Reproduce the listing below word for word, from its first line through the line with "12.3 inches", including both of those lines.
#### PROVIDED MATERIAL ####
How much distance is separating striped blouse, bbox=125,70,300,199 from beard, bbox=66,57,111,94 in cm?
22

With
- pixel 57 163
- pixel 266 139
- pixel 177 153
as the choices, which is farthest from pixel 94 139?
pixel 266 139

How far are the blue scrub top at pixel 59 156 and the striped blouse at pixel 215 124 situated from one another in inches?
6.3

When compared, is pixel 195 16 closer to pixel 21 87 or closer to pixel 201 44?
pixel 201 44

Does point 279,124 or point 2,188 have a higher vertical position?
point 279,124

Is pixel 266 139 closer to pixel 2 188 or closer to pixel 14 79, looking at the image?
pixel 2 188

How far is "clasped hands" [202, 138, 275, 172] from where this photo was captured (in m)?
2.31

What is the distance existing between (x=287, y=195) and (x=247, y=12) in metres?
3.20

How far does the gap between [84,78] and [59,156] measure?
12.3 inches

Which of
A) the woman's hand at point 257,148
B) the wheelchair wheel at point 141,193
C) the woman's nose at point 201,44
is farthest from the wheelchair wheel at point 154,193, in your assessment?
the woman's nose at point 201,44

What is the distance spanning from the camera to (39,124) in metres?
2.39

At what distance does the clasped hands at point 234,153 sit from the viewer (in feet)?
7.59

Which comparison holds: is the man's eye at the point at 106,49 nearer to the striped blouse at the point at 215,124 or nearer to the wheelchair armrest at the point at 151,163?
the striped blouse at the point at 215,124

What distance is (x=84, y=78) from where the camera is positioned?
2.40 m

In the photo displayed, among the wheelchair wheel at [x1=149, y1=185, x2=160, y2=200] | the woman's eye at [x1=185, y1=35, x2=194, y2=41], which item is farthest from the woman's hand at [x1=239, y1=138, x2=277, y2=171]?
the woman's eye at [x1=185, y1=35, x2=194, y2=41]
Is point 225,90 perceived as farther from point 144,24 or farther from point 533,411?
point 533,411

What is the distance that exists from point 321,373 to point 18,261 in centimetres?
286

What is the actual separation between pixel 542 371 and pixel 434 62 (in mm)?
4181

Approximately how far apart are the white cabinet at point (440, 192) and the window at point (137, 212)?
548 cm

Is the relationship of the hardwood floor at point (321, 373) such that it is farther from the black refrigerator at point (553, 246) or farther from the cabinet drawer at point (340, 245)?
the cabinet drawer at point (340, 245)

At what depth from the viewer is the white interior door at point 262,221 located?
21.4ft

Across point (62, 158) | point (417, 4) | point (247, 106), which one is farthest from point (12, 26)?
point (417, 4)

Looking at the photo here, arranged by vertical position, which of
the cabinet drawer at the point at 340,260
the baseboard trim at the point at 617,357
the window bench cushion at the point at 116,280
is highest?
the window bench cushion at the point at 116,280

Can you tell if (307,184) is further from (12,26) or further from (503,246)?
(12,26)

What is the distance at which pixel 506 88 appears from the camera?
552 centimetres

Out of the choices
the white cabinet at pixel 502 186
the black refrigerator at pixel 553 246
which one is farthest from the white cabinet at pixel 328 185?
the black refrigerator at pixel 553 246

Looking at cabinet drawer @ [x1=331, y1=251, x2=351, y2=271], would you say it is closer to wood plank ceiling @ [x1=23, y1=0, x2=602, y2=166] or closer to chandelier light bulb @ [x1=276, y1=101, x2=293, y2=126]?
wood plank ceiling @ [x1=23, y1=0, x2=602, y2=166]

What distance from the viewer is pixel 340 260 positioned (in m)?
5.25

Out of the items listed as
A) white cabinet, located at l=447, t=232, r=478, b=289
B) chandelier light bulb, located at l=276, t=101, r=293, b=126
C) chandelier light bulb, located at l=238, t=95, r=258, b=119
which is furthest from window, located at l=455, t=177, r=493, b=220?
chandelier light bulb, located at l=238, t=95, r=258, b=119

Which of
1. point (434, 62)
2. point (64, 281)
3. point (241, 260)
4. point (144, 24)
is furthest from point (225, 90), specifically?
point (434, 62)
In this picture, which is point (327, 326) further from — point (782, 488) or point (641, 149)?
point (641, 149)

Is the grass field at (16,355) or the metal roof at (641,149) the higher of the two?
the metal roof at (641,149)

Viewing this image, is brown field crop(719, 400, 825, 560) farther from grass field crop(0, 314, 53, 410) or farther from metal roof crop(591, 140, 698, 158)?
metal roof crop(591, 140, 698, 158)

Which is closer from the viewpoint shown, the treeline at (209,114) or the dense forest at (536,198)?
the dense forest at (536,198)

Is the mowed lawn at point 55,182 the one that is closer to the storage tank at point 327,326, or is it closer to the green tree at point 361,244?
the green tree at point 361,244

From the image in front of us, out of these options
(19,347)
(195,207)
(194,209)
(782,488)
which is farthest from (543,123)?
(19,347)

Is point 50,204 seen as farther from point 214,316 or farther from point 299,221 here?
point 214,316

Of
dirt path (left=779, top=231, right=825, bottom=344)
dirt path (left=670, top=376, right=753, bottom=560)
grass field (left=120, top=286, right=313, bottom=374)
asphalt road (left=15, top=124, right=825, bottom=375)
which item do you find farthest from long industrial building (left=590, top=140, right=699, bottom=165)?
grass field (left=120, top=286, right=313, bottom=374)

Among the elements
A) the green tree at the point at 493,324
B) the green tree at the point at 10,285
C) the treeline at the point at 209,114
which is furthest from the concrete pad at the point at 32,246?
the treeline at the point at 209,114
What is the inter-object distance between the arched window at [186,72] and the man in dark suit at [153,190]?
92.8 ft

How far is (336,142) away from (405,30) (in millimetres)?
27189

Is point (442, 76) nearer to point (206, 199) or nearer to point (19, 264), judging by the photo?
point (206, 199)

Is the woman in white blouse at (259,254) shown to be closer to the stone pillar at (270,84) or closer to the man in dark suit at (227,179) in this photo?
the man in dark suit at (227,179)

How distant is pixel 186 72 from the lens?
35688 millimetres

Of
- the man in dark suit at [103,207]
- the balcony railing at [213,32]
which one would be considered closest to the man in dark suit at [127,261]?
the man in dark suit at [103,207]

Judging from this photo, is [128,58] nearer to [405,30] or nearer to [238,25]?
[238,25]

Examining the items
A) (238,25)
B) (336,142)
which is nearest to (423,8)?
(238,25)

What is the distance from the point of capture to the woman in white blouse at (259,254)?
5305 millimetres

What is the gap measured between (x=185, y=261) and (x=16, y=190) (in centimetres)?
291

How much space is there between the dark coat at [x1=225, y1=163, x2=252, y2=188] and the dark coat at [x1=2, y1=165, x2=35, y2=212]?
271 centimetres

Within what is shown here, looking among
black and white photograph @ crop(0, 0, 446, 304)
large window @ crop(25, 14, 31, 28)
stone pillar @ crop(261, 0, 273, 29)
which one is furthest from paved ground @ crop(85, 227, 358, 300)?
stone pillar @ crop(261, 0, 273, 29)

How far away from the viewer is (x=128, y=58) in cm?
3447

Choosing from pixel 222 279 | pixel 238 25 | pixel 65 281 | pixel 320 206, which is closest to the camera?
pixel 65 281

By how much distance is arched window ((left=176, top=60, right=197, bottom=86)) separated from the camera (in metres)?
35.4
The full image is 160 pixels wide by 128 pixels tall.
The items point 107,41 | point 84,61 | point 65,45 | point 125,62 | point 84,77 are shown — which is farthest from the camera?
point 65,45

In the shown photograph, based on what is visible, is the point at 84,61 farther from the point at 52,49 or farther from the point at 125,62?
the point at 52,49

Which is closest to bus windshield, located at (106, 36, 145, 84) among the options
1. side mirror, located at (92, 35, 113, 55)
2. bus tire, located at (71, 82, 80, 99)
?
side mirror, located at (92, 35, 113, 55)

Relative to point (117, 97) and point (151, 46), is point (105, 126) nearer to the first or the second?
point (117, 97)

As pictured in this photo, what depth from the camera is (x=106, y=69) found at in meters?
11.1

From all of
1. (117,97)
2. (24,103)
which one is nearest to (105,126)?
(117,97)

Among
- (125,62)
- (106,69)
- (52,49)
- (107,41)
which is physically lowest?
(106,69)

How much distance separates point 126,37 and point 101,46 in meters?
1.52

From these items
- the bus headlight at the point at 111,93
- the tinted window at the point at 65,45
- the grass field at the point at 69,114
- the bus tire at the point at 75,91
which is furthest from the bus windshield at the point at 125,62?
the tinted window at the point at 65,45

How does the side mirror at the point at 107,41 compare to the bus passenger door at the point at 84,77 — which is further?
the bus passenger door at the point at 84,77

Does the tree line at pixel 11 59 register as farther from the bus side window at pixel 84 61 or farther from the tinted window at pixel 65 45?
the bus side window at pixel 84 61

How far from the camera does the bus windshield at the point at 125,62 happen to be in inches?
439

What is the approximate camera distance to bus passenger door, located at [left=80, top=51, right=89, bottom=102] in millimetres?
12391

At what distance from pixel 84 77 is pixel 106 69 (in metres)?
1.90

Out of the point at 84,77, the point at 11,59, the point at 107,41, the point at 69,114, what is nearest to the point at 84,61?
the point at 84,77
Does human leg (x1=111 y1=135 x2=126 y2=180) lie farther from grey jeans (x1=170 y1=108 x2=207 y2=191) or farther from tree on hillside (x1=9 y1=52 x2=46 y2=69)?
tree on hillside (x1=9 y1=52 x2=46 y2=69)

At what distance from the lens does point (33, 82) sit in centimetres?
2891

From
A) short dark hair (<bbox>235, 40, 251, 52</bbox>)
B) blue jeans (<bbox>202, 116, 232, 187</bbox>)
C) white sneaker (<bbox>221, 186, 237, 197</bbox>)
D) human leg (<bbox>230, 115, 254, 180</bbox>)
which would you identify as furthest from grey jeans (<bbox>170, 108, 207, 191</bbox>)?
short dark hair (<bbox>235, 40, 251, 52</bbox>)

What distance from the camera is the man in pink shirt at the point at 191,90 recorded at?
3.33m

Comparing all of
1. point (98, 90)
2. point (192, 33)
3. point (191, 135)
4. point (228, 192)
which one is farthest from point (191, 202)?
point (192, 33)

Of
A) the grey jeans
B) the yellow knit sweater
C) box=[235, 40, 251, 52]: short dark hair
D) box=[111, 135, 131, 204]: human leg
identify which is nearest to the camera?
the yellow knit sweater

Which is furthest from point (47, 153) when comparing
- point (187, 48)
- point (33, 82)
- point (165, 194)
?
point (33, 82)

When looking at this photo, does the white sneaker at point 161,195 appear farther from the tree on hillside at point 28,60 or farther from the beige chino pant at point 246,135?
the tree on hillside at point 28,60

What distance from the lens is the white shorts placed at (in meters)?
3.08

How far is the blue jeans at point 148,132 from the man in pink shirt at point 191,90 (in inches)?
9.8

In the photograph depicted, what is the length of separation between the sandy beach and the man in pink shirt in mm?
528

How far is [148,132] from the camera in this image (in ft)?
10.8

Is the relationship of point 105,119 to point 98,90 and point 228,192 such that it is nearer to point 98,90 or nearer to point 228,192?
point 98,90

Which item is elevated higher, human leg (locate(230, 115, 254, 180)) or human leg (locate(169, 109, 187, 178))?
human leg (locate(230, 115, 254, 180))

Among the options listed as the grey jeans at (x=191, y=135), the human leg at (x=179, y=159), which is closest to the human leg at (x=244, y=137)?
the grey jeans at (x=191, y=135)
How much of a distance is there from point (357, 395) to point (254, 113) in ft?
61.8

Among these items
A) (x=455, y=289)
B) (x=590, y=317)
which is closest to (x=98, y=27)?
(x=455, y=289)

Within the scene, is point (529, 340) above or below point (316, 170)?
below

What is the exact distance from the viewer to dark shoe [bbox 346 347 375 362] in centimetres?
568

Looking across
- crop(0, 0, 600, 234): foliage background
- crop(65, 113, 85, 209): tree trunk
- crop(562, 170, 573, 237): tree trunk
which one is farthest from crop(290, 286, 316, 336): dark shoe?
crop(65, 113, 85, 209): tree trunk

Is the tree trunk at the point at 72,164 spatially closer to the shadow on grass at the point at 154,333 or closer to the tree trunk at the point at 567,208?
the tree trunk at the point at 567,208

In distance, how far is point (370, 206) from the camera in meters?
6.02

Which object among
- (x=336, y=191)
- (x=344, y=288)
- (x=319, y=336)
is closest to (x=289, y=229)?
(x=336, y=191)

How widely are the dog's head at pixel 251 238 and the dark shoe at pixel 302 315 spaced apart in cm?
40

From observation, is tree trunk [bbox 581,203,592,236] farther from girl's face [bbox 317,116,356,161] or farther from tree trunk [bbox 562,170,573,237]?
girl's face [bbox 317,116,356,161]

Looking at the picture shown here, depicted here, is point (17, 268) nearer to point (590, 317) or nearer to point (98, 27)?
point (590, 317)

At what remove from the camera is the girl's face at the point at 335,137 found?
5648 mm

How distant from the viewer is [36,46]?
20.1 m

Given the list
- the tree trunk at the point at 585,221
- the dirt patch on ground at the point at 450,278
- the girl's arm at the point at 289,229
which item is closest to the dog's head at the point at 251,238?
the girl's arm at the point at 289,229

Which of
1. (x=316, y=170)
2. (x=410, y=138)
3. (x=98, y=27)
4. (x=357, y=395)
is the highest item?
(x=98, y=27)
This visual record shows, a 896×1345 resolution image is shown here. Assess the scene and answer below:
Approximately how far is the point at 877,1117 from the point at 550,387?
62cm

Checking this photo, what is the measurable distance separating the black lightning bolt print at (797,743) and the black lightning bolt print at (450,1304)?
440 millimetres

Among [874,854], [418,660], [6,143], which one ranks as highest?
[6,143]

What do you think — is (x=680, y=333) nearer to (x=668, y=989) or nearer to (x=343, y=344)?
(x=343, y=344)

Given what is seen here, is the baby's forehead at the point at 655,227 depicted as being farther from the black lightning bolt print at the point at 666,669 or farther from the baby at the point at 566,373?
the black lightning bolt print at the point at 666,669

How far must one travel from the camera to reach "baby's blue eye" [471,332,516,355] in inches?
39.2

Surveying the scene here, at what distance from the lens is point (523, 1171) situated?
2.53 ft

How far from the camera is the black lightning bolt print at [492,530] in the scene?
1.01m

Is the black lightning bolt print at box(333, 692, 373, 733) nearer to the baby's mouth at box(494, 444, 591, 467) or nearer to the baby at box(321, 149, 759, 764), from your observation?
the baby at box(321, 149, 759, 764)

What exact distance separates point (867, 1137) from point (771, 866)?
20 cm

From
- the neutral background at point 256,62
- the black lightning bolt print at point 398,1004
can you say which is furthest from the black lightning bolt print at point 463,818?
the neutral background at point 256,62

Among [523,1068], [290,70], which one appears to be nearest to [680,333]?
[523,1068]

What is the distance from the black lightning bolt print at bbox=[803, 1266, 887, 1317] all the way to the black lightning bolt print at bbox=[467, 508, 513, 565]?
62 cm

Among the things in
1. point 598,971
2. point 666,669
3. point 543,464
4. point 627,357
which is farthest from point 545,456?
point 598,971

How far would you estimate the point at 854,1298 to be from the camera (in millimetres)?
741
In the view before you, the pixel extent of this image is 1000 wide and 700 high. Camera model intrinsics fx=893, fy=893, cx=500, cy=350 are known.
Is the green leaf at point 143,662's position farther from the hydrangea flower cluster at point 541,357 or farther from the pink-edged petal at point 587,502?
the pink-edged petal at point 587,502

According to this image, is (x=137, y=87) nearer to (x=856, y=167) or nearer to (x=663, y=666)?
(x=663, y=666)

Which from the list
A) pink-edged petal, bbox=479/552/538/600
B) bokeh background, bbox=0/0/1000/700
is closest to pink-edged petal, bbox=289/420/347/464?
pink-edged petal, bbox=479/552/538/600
####
SOLUTION TO THE PROBLEM:
How much distance is separating striped blouse, bbox=125,70,300,199 from beard, bbox=66,57,111,94 in cm?
22

With
- pixel 57 163
- pixel 266 139
- pixel 177 153
as the choices, which is farthest from pixel 94 139?
pixel 266 139

How far are the blue scrub top at pixel 59 156 and the striped blouse at pixel 215 124 situated from one another in inches?
6.3

When compared, is pixel 195 16 closer to pixel 21 87 or closer to pixel 201 44?
pixel 201 44

Does point 279,124 or point 2,188 have a higher vertical position?
point 279,124

Is pixel 266 139 closer to pixel 2 188 or closer to pixel 14 79, looking at the image?
pixel 2 188

How far is "clasped hands" [202, 138, 275, 172] from where this photo was captured (in m)?
2.31

What is the distance existing between (x=287, y=195) and (x=247, y=12) in metres?
3.20

How far does the gap between [84,78] and [59,156] measure?
12.3 inches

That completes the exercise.